If one strategy fails, try another. Connect with a trusted person for support. Try a brief grounding exercise, like noticing what you can see, touch or hear, or taking slow, mindful breaths to bring attention back to the present moment. Or practice gratitude by focusing on positive moments instead of dwelling on negatives.

Gold acknowledges that virtual care has expanded options and should remain part of the mix. But she also notes that in-person visits sometimes reveal behavioral clues a screen can miss. When looking for therapy, she recommends searching directories, comparing fit and remembering that a better match can improve outcomes.

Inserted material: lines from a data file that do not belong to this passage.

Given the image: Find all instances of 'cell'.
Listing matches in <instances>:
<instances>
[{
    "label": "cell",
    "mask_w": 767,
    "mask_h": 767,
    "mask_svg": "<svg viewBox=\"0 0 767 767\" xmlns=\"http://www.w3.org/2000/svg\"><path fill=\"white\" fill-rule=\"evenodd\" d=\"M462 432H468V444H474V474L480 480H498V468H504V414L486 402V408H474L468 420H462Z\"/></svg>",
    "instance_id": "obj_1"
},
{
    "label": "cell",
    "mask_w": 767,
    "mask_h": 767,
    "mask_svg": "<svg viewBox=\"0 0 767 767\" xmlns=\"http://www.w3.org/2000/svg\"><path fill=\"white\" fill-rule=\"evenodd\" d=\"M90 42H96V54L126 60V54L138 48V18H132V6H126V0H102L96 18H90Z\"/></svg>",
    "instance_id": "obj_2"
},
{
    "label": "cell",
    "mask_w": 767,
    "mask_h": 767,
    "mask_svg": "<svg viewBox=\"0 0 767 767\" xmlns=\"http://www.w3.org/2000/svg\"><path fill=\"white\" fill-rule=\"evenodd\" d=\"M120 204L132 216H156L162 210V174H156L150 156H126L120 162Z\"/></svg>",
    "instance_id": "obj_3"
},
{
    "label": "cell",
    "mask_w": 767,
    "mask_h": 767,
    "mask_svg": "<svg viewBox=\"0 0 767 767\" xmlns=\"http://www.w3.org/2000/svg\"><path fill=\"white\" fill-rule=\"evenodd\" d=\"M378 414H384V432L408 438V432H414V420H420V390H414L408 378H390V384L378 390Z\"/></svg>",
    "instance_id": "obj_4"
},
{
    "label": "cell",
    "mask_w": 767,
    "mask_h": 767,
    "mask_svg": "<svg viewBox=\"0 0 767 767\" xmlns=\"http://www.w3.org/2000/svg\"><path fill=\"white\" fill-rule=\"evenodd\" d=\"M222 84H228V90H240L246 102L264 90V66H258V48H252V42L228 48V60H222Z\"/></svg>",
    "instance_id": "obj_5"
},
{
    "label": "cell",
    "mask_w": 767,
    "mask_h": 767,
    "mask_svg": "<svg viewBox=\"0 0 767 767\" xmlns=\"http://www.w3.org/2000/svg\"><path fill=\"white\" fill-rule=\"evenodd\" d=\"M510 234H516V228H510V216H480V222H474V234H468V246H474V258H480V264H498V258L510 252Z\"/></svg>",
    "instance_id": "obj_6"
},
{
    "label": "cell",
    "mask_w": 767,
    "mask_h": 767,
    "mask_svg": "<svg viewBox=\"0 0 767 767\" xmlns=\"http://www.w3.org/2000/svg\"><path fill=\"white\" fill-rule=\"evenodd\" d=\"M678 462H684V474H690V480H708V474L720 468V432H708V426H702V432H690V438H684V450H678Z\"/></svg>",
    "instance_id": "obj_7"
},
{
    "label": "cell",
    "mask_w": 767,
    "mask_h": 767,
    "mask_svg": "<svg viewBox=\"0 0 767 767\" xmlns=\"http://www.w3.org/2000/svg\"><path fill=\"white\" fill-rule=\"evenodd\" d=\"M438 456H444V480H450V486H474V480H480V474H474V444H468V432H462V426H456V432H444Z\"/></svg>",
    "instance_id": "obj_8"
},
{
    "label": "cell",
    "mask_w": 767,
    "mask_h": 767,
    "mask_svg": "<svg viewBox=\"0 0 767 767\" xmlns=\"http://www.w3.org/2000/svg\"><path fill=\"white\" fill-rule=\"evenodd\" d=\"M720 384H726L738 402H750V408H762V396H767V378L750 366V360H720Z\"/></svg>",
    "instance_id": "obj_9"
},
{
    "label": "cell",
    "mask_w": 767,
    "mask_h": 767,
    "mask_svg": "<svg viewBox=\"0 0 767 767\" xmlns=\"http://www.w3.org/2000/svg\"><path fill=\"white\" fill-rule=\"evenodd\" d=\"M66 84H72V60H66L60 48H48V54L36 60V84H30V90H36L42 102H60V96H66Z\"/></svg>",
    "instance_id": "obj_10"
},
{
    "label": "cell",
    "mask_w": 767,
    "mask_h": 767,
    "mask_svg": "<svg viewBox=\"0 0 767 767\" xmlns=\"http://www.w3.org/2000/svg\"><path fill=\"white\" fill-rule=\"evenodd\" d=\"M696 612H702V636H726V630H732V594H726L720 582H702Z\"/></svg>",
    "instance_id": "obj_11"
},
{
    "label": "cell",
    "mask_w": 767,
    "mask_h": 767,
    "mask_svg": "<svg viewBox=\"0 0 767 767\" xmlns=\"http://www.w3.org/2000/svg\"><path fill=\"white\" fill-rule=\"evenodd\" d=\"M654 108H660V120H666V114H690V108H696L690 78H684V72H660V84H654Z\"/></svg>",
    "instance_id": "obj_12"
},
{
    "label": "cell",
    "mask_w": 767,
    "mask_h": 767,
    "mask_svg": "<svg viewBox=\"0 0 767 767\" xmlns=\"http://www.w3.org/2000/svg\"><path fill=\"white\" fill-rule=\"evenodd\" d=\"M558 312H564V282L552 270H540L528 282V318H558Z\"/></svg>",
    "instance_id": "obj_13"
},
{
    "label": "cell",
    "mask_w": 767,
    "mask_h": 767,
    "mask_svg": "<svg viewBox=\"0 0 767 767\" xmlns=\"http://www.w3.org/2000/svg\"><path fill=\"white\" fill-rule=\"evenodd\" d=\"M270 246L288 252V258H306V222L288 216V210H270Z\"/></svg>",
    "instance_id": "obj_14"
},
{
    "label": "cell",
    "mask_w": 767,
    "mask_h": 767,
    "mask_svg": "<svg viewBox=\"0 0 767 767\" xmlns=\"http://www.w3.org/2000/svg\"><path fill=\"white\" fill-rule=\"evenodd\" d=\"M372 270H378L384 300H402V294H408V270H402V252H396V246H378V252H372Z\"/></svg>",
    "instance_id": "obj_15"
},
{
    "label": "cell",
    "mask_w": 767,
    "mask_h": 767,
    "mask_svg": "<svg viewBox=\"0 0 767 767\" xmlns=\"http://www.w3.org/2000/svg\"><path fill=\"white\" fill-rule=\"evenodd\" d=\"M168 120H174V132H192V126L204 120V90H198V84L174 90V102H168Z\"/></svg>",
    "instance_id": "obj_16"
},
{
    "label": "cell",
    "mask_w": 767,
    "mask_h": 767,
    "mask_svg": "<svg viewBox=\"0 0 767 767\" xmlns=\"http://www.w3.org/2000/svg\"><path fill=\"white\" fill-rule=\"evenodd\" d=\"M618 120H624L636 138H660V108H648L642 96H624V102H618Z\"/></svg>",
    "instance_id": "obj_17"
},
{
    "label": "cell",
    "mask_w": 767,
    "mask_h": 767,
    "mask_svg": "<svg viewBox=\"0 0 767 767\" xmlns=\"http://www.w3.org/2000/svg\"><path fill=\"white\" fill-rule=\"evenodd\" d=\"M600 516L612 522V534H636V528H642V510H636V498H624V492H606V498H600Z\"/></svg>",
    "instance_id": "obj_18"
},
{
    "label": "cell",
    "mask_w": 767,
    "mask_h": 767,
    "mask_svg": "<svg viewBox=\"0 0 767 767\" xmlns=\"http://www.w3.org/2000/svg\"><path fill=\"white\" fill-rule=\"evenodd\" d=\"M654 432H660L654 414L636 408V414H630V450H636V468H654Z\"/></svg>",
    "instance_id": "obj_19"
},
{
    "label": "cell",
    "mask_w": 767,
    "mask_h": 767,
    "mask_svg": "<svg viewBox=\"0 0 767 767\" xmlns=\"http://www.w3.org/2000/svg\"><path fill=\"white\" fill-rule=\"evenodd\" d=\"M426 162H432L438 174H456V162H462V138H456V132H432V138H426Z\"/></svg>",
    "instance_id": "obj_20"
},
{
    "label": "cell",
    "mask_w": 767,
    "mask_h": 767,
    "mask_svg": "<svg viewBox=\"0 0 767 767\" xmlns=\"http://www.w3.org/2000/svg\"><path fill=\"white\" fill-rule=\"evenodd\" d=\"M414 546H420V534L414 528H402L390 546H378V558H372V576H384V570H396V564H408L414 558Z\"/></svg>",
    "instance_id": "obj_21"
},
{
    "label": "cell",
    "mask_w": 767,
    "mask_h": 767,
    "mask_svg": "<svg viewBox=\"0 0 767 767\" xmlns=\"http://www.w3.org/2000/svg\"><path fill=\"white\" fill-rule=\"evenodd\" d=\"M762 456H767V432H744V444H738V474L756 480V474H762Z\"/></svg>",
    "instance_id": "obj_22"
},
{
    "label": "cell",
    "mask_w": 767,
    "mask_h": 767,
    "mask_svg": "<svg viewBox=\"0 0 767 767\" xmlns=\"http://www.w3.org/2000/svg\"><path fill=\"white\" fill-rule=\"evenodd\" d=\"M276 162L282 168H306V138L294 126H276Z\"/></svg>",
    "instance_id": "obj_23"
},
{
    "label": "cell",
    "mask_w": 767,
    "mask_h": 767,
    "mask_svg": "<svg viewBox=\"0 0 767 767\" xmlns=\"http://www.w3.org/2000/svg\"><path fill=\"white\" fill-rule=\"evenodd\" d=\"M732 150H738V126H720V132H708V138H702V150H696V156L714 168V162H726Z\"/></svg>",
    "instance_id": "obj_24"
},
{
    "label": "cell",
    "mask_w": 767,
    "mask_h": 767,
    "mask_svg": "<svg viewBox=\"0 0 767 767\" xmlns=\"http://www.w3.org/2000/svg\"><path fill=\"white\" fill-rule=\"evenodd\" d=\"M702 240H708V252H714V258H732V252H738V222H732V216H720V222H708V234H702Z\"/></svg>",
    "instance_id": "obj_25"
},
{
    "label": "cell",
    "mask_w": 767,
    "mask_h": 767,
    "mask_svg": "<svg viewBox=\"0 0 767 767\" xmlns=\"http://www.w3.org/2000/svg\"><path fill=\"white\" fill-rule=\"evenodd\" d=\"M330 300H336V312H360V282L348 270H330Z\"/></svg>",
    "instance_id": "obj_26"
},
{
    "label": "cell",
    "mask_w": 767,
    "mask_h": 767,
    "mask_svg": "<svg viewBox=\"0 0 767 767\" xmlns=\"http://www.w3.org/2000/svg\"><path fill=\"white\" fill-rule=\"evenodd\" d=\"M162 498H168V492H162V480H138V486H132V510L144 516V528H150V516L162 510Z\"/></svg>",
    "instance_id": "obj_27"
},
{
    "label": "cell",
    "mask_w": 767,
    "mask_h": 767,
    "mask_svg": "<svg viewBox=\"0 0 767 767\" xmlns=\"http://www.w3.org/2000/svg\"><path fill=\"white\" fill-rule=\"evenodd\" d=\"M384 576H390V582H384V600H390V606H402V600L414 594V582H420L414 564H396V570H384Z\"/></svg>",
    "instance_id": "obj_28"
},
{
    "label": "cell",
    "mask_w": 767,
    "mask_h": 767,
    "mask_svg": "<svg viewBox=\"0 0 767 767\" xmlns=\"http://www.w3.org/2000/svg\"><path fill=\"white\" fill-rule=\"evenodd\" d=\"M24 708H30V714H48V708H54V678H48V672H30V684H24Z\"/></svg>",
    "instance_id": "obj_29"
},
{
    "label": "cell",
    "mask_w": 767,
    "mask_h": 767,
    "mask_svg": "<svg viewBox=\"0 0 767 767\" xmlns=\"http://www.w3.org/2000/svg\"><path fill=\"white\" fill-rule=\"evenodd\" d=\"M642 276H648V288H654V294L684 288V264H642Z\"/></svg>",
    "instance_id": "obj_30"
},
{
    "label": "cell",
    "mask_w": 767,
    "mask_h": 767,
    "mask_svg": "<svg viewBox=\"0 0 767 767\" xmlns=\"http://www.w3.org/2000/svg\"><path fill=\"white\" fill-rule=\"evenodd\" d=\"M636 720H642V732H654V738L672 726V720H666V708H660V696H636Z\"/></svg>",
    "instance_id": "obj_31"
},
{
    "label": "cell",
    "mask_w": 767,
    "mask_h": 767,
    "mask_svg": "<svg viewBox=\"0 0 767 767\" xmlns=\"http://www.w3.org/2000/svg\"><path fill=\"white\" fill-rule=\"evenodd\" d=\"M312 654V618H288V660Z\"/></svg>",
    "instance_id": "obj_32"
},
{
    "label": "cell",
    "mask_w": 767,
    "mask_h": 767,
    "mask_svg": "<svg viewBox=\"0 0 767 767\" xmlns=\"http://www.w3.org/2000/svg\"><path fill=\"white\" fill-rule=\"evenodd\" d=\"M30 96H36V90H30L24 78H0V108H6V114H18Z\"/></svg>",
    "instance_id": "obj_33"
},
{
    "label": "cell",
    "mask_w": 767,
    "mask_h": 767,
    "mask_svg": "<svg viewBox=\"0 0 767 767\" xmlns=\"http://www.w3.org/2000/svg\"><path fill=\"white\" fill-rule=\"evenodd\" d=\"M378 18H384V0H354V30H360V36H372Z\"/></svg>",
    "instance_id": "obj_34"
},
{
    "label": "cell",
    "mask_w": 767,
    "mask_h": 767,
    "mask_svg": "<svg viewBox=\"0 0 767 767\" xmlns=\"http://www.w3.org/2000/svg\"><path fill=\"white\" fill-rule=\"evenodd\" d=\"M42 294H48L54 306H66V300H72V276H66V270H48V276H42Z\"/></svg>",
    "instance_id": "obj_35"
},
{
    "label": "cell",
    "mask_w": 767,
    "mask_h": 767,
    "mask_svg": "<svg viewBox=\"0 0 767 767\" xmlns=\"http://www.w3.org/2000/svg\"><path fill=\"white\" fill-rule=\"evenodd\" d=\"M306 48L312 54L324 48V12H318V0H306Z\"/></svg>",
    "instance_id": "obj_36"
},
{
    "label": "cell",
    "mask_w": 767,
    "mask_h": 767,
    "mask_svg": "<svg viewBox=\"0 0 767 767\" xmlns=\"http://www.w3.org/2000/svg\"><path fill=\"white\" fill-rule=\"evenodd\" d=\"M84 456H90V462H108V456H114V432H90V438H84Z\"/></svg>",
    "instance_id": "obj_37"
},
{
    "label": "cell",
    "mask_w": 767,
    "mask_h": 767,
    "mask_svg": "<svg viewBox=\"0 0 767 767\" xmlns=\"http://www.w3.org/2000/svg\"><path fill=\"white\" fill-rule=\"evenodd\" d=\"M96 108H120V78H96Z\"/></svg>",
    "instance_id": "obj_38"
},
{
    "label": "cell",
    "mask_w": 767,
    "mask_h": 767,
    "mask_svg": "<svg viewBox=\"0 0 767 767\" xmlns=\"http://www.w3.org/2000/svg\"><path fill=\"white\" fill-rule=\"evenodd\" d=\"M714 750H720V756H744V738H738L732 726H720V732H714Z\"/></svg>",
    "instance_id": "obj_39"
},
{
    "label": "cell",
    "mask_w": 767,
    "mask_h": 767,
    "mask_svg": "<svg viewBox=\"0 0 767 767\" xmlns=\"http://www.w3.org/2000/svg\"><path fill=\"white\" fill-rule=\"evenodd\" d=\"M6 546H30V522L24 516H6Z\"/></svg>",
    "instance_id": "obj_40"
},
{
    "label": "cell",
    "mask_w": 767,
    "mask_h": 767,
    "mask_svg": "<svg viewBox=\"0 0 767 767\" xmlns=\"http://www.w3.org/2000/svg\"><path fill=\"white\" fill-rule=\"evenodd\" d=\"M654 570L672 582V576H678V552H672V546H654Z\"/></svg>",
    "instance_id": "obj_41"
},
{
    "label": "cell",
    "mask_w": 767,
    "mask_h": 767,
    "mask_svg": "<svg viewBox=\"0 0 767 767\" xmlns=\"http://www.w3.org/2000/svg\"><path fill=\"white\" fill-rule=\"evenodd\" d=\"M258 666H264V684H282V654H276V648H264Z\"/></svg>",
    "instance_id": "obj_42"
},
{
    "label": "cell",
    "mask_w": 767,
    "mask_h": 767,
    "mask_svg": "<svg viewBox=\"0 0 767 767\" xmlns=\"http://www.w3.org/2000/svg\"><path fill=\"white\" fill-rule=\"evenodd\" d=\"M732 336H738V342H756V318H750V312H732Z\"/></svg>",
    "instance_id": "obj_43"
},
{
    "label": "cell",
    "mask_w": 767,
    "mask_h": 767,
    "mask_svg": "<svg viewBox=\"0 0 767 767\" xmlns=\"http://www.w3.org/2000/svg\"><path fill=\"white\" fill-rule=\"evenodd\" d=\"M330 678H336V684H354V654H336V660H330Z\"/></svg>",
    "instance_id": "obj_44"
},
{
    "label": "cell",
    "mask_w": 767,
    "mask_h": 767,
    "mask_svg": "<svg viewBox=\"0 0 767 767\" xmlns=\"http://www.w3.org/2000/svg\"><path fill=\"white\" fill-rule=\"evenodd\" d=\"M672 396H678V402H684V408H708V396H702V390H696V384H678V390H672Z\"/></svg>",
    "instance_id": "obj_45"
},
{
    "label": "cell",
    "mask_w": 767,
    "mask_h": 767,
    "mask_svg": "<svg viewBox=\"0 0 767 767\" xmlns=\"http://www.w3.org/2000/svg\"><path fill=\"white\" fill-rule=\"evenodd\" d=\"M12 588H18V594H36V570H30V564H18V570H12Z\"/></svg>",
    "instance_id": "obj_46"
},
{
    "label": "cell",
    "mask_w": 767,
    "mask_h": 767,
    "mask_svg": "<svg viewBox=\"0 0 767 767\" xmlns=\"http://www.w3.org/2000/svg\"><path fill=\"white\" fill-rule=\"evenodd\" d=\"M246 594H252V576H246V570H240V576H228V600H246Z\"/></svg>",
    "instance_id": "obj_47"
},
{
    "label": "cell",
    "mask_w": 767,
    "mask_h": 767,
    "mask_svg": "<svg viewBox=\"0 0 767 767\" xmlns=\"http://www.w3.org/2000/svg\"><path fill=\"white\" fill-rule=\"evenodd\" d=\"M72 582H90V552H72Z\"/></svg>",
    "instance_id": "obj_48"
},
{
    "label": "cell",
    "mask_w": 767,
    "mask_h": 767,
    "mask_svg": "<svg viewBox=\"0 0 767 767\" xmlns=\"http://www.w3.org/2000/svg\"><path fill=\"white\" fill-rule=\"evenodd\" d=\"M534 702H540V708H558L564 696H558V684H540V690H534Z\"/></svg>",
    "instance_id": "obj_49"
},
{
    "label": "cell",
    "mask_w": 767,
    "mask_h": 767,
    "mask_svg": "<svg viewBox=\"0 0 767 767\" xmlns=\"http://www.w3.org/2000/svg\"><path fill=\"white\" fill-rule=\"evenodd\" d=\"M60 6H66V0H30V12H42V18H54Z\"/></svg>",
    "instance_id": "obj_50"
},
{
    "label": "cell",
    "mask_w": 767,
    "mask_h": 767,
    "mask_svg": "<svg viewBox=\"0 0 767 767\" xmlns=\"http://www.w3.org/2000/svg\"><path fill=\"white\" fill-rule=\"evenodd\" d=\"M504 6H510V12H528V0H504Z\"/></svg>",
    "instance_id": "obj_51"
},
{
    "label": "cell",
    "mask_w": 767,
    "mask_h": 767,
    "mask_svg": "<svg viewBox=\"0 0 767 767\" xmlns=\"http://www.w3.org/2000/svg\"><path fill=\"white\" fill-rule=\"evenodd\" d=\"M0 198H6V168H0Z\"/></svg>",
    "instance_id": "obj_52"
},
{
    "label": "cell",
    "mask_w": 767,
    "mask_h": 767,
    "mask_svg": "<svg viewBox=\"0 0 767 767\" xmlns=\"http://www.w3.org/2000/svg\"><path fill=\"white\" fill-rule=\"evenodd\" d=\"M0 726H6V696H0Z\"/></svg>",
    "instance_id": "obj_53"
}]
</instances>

“If you don’t love your therapist, you might be able to do better,” she says.

Her ultimate measure of success goes beyond individual coping. She wants cultural change. Gold says success means her role at UT becomes unnecessary: not because problems vanish but because wellness becomes a routine part of decision making at the university and in the daily lives of faculty, staff, students and the communities UT serves.

“I almost become obsolete,” she says. “I’ve done my job so well that everyone else is doing the things that I’m doing.”

Dr. Jessi Gold’s Recommendations to Aid Everyday Wellness

  • HEADSPACE, CALM: Mindfulness and sleep applications for your phone or device. Both apps offer free tiers. Calm includes guided “bedtime stories” that many people find helpful for better sleep.
  • HOW WE FEEL: a free, science-based journal for tracking emotions to improve emotional awareness and well-being. Simple daily check-ins help users notice subtle changes before they become a crisis. Use the app or a sticky note; just keep doing It.
  • NAMI (National Alliance on Mental Illness): Plain-language information and family resources. NAMI’s materials help readers learn symptoms, find support groups and start conversations.
  • PSYCHOLOGY TODAY THERAPIST SEARCH: A searchable directory to compare therapists by location, specialty and insurance. Gold calls it Bumble for therapists. Find a fit that feels right.
  • SLEEP HABIT BASICS: Put your phone away at night, use an old-school alarm clock if needed and protect a consistent bedtime routine. Gold says better sleep often shows the biggest return on well-being.